Commissionata nel 1840 circa dal Granduca di Toscana Leopoldo II all’Architetto Manetti , ne esistono ancora in Toscana, era una vera e propria indicazione stradale, l’attuale segnaletica verticale. Marcava l’inizio delle strade regie, in prossimità delle biforcazioni, in questo caso tra via Livornese e via Lucchese a Santa Maria, quartiere di Empoli.

In quell’epoca erano dei veri e propri punti di riferimento per  viaggiatori e  pellegrini, oggi rappresentano una parte della nostra storia e identità territoriale.

Con il tempo però la pietra serena ha iniziato a perdere di consistenza, così come le parti decorative in ghisa tanto da dovere procedere ad un progetto di recupero e restauro per mantenere visibile la testimonianza storica.

Alberto Michelucci del Consiglio Pastorale e Piero Bartalucci della Casa del Popolo si sono adoperati a dare il via a questo percorso programmando ed incentivando iniziative insieme alla comunità di Santa Maria che immediatamente si è strutturata per sostenere il progetto di riqualificazione, dimostrando di essere molto legata al territorio e al suo passato.

Ecco che la Casa del Popolo e il Consiglio Parrocchiale hanno dato vita al “ Comitato Santamariese”, un’idea  nata grazie ad un suggerimento dell’Accademico di Storia dell’Arte  Bruno Santi, in visita alla Chiesa di Santa Maria a Ripa, e sottolineata  durante la visita pastorale dell’arcivescovo di Firenze Giuseppe Betori, in chiaro segno di un percorso partecipato e condiviso volto al recupero di un patrimonio prezioso  ma anche come testimonianza di fratellanza.

Non solo due cene di finanziamento, nell’arco di un anno, ma anche visite guidate, conferenze, rappresentazioni teatrali  per scoprire le bellezze architettoniche e culturali del quartiere e, storia nella storia, la donazione di due signore americane figlie di una santamariese che, saputo della raccolta di fondi, hanno sostenuto economicamente il progetto facendo di persona, le signore Fiorenza e Brunella Bruni risiedono in Texas, una donazione per il progetto come sentimento di affetto in memoria dei loro genitori.

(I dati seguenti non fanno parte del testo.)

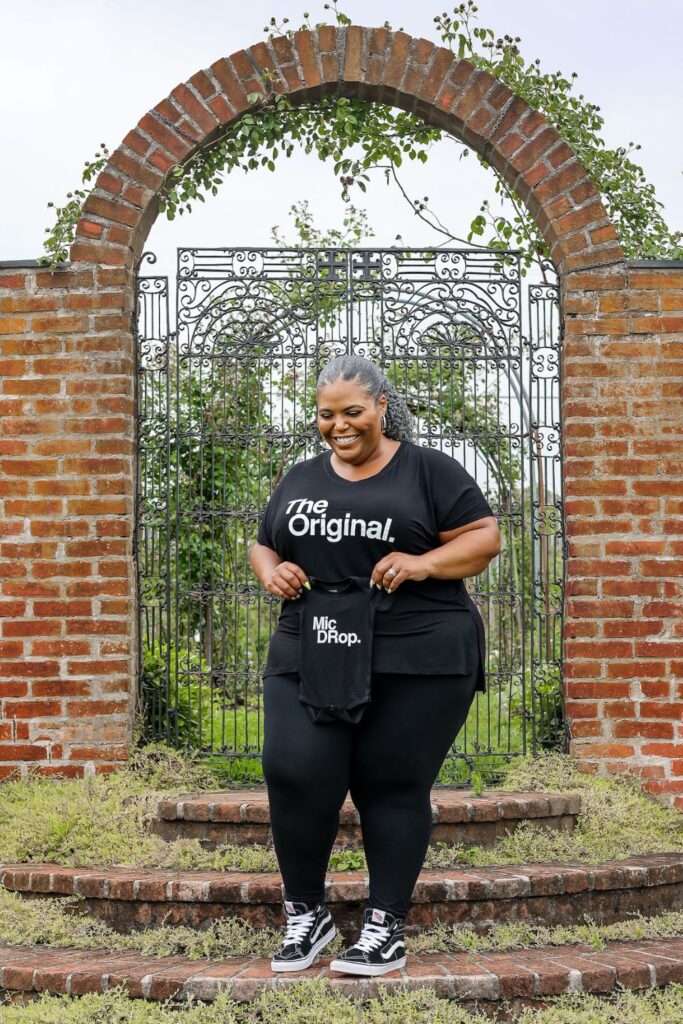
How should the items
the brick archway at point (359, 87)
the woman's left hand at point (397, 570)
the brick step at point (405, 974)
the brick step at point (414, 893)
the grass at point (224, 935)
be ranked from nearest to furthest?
the woman's left hand at point (397, 570) → the brick step at point (405, 974) → the grass at point (224, 935) → the brick step at point (414, 893) → the brick archway at point (359, 87)

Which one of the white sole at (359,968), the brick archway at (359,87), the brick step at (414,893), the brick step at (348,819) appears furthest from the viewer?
the brick archway at (359,87)

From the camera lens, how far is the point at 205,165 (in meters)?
5.61

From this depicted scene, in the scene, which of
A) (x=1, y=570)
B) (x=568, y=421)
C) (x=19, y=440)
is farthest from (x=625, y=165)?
(x=1, y=570)

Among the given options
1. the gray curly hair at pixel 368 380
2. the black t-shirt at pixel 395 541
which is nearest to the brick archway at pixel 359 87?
the gray curly hair at pixel 368 380

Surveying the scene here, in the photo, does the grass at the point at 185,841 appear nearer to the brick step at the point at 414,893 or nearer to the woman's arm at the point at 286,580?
the brick step at the point at 414,893

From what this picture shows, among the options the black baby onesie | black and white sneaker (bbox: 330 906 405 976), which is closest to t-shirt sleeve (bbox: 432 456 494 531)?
the black baby onesie

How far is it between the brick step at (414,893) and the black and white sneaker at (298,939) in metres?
0.48

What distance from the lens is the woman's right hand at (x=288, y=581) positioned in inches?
130

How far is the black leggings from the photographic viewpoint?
3.29m

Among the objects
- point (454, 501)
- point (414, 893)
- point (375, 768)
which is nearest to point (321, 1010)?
point (375, 768)

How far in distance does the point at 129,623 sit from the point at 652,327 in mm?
2825

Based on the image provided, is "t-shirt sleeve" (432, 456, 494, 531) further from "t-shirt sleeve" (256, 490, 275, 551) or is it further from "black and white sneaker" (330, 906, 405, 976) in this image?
"black and white sneaker" (330, 906, 405, 976)

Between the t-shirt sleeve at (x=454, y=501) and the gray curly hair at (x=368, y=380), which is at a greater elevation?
the gray curly hair at (x=368, y=380)

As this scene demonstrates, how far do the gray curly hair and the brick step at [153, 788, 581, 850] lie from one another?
1733 mm
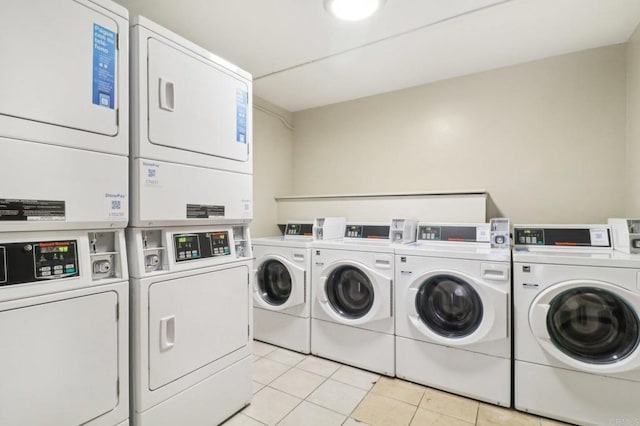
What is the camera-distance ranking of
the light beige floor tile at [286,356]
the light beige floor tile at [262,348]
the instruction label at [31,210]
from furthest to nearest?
the light beige floor tile at [262,348]
the light beige floor tile at [286,356]
the instruction label at [31,210]

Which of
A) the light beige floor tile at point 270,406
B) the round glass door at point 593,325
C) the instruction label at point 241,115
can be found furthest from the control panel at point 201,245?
the round glass door at point 593,325

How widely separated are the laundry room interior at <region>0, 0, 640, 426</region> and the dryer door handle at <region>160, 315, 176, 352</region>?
2cm

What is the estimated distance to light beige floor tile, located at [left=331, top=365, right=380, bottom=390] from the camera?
223 cm

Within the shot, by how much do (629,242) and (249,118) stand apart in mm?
2519

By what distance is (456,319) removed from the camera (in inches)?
81.8

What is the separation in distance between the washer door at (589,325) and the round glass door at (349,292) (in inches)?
42.7

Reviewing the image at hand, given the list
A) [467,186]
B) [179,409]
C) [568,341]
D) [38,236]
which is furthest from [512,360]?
[38,236]

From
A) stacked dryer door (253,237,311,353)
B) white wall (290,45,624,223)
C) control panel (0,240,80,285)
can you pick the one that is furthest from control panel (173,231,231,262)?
white wall (290,45,624,223)

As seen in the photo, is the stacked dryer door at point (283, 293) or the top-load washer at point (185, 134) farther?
the stacked dryer door at point (283, 293)

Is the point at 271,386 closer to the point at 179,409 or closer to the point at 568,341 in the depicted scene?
the point at 179,409

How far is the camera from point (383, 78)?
305 cm

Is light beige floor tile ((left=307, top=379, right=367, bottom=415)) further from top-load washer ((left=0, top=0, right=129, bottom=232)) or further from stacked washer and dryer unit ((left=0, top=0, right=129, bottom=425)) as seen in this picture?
top-load washer ((left=0, top=0, right=129, bottom=232))

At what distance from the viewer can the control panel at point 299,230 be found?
3.18m

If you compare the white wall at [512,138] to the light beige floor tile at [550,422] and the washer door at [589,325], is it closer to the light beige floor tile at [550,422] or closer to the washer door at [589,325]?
the washer door at [589,325]
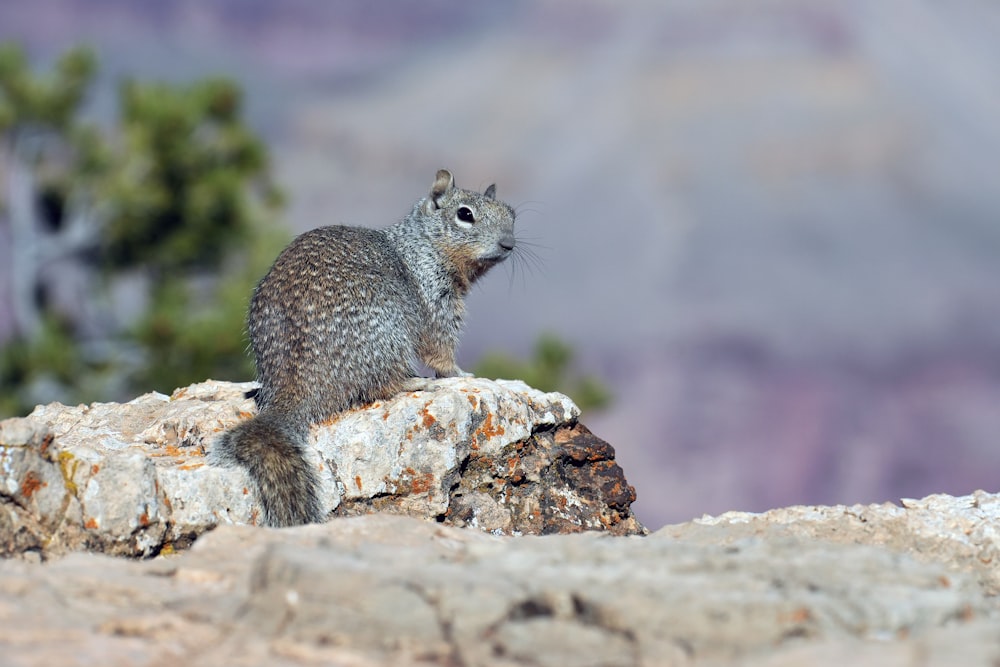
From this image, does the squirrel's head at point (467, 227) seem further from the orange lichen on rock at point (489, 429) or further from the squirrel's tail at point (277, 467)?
the squirrel's tail at point (277, 467)

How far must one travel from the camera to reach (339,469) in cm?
703

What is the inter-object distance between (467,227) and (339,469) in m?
2.92

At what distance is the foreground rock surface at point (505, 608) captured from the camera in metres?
3.80

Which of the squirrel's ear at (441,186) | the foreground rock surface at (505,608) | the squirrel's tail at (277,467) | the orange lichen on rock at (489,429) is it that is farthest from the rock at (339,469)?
the squirrel's ear at (441,186)

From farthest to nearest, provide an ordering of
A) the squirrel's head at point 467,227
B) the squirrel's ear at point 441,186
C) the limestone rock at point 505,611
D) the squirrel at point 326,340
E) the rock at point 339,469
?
the squirrel's ear at point 441,186 < the squirrel's head at point 467,227 < the squirrel at point 326,340 < the rock at point 339,469 < the limestone rock at point 505,611

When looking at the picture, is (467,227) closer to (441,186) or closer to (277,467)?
(441,186)

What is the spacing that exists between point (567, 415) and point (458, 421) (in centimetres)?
94

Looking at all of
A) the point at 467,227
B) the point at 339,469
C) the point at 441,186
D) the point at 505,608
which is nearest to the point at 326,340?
the point at 339,469

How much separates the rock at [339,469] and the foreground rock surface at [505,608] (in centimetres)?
131

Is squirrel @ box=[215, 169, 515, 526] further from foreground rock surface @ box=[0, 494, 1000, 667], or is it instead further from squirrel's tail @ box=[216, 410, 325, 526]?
foreground rock surface @ box=[0, 494, 1000, 667]

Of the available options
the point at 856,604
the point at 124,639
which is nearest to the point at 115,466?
the point at 124,639

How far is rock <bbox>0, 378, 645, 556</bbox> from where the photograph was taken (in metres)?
5.93

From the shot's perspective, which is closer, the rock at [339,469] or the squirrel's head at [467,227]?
the rock at [339,469]

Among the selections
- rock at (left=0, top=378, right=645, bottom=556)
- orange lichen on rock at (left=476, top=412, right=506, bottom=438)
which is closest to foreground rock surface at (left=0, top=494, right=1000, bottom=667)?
rock at (left=0, top=378, right=645, bottom=556)
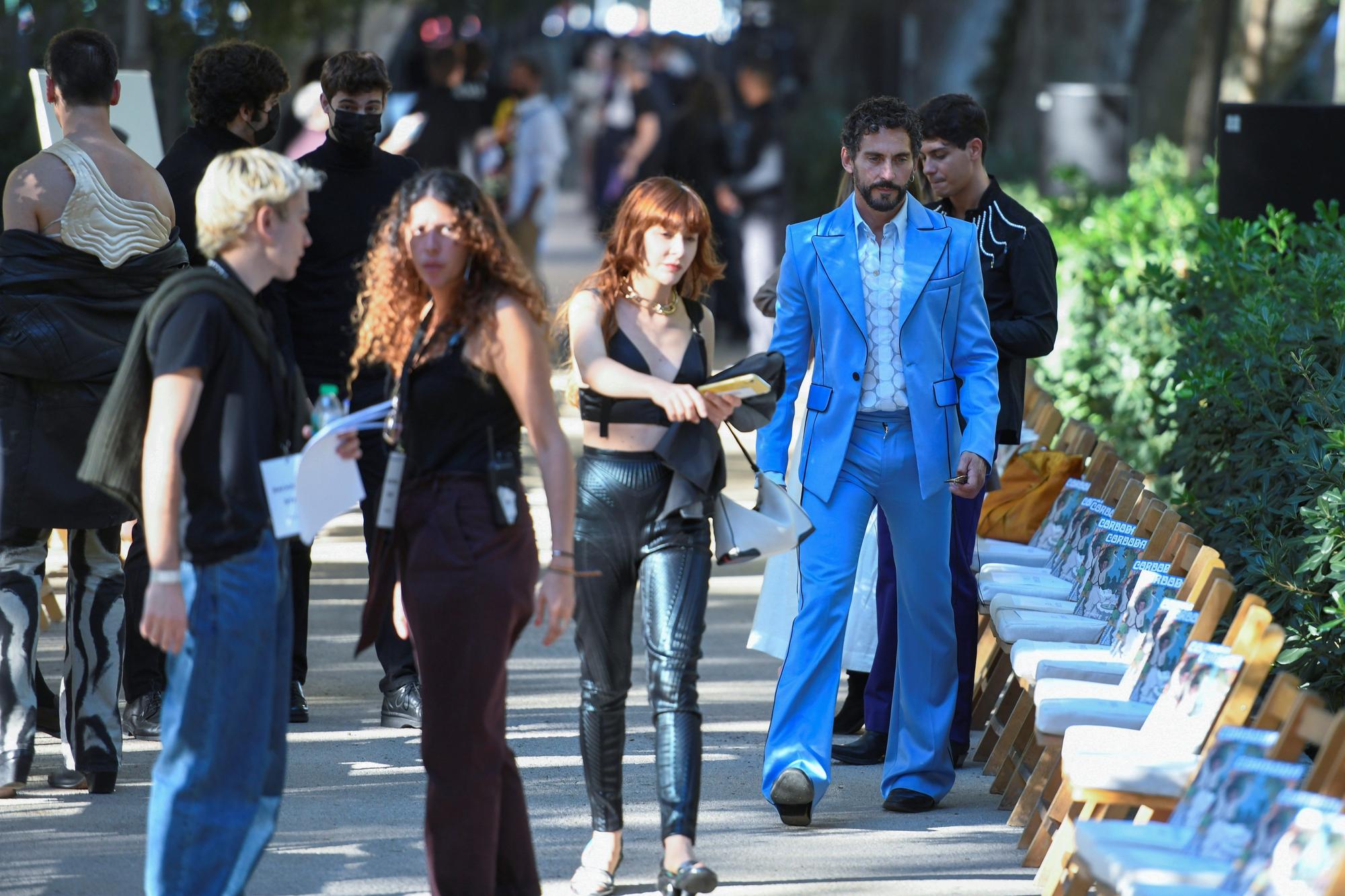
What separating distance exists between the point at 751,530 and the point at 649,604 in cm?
35

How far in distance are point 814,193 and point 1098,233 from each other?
945 cm

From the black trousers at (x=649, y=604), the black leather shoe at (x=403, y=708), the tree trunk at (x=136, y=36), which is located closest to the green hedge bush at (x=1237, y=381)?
the black trousers at (x=649, y=604)

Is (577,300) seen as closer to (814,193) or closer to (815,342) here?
(815,342)

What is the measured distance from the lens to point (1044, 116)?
16.6 meters

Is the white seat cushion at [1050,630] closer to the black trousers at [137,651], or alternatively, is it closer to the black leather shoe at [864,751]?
the black leather shoe at [864,751]

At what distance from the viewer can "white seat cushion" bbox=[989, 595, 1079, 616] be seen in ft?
20.4

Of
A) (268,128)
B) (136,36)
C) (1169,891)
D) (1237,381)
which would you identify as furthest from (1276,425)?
(136,36)

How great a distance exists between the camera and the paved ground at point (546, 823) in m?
5.19

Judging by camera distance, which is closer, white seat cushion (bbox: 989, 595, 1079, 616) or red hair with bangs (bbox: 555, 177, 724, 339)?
red hair with bangs (bbox: 555, 177, 724, 339)

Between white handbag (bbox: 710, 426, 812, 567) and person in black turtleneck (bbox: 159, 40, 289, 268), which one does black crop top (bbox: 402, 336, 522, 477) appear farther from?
person in black turtleneck (bbox: 159, 40, 289, 268)

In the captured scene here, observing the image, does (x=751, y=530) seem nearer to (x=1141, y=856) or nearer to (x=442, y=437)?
(x=442, y=437)

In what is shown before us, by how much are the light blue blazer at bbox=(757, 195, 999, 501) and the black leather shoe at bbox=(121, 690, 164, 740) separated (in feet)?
7.49

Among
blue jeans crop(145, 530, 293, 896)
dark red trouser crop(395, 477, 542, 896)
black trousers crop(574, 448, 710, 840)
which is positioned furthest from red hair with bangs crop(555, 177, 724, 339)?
blue jeans crop(145, 530, 293, 896)

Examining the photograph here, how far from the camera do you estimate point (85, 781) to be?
589 cm
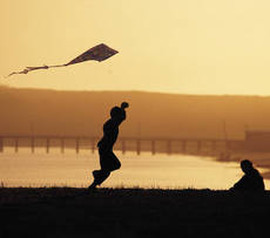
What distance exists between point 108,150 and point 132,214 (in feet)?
16.0

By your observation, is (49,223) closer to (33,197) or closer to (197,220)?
(197,220)

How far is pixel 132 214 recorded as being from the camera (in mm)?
17328

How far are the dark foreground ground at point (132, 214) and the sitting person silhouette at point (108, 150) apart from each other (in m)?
0.41

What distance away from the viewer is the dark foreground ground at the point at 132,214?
15.3 m

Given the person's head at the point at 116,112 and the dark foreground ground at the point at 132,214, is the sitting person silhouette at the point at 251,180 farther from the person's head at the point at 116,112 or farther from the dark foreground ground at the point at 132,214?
the person's head at the point at 116,112

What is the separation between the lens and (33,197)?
67.3 ft

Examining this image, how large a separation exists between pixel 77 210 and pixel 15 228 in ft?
8.18

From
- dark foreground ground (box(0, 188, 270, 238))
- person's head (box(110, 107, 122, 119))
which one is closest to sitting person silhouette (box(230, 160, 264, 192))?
dark foreground ground (box(0, 188, 270, 238))

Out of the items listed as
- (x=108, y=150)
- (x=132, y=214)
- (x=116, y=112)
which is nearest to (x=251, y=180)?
(x=108, y=150)

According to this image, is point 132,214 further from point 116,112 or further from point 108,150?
point 116,112

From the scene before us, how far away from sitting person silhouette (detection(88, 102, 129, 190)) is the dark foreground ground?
16.2 inches

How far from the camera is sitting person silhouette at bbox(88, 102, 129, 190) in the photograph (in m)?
22.0

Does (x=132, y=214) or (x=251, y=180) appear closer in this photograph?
(x=132, y=214)

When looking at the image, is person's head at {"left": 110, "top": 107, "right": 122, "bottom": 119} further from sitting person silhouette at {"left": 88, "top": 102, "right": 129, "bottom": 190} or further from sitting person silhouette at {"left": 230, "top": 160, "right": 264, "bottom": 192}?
sitting person silhouette at {"left": 230, "top": 160, "right": 264, "bottom": 192}
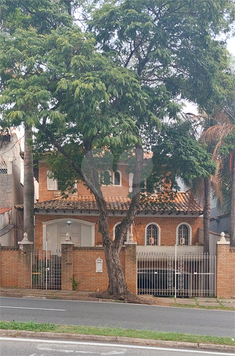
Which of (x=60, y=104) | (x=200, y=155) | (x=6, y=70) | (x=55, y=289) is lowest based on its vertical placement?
(x=55, y=289)

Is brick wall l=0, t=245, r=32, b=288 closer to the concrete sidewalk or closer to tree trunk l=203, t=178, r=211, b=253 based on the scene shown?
the concrete sidewalk

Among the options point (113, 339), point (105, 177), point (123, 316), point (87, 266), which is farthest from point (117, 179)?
point (113, 339)

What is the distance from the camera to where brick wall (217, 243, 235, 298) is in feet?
59.2

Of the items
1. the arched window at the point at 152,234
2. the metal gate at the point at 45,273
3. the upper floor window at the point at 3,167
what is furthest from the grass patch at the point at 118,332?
the upper floor window at the point at 3,167

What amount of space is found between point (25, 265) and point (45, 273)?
944 millimetres

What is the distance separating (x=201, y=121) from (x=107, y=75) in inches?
284

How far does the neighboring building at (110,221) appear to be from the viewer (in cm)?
2380

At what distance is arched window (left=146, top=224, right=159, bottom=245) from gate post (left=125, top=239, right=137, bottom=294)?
6306 mm

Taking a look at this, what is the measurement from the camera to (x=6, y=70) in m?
14.0

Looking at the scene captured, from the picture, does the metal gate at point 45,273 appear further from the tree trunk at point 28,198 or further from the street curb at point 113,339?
the street curb at point 113,339

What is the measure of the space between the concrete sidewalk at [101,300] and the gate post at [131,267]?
751 mm

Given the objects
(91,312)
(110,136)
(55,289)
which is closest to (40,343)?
(91,312)

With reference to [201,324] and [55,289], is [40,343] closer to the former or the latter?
Answer: [201,324]

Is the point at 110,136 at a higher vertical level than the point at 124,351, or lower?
higher
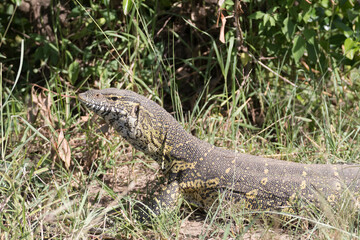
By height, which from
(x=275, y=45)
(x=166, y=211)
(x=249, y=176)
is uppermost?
(x=275, y=45)

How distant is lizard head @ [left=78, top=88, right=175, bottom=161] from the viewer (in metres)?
4.11

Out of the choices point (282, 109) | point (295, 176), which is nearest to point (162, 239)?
point (295, 176)

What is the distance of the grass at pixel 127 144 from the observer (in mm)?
4008

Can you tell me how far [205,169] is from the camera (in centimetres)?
415

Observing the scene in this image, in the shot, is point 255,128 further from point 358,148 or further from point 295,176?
point 295,176

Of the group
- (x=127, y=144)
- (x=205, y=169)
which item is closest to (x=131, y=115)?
(x=205, y=169)

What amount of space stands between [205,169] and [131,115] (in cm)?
76

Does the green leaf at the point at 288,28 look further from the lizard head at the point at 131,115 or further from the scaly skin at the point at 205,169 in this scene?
the lizard head at the point at 131,115

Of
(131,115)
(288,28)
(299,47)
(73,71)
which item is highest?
(288,28)

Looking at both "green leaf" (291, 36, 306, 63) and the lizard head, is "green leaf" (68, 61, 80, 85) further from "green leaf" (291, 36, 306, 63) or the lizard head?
"green leaf" (291, 36, 306, 63)

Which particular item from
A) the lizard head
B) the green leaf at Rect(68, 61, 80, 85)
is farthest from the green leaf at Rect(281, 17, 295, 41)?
the green leaf at Rect(68, 61, 80, 85)

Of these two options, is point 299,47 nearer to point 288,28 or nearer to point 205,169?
point 288,28

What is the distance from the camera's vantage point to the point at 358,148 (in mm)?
4773

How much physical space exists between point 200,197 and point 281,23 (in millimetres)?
2236
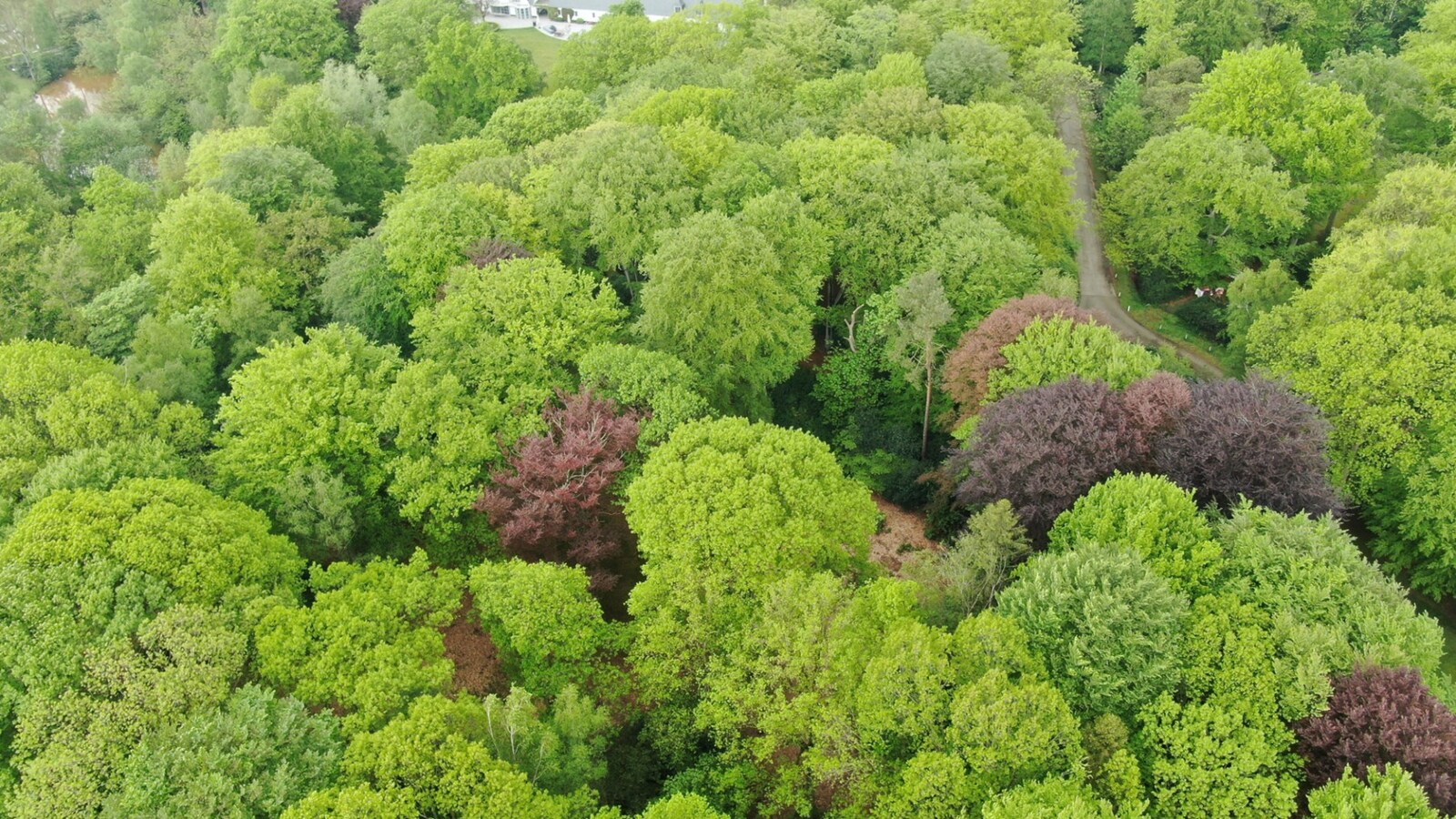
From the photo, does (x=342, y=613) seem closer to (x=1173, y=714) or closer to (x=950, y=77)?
(x=1173, y=714)

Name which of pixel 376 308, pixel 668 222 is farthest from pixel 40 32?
pixel 668 222

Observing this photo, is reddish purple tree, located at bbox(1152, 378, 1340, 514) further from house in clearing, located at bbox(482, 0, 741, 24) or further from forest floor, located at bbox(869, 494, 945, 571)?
house in clearing, located at bbox(482, 0, 741, 24)

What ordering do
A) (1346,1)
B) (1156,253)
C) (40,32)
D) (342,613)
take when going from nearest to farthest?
1. (342,613)
2. (1156,253)
3. (1346,1)
4. (40,32)

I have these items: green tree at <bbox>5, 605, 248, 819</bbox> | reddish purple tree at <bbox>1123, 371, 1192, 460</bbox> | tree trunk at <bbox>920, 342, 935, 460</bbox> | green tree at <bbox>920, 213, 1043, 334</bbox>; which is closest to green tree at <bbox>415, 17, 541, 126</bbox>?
green tree at <bbox>920, 213, 1043, 334</bbox>

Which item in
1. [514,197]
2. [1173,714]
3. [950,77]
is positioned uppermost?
[950,77]

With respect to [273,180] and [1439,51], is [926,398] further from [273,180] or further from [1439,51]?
[1439,51]
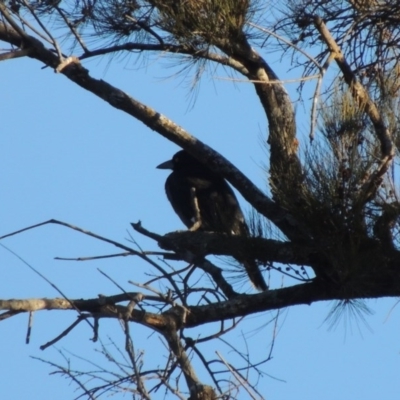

Per il restauro occorrono circa 18mila euro e il Comune di Empoli, proprietario della colonna, con l’obiettivo di mantenere vive queste testimonianze,  si è impegnato per completare e sostenere il restauro. Lo stesso sindaco di Empoli Brenda Barnini intervenendo nell’ambito di una delle iniziative ha sottolineato come   “ questo progetto mette al centro la voglia di stare insieme, di sentirsi comunità, di far parte del territorio e trasmette e comunica la storia ai nostri ragazzi  proprio come forte senso di appartenenza“.

In molti hanno risposto all’appello: la Banca di Credito Cooperativo di Cambiano, la Cantina Sociale Montalbano, la Fondazione Sesa, i 45 esercizi commerciali di Santa Maria,  viale Boccaccio e via Segantini e la sezione soci Coop di Empoli.

Nell’occasione della cena del 17 giugno  sono stati raccolti circa 5000 euro.  Gli organizzatori rivolgono un ringraziamento speciale a tutti i partecipanti e in particolare ai ragazzi dell’Istituto Ferraris di Empoli, coordinati dalla prof. Silvia Desideri, e in cucina al cuoco della Casa del Popolo e alle cuoche di Santa Maria che, grazie alla struttura dell’Oratorio, hanno proposto un delizioso menù.

Quando Santa Maria chiama, la comunità risponde forte, coesa e compatta.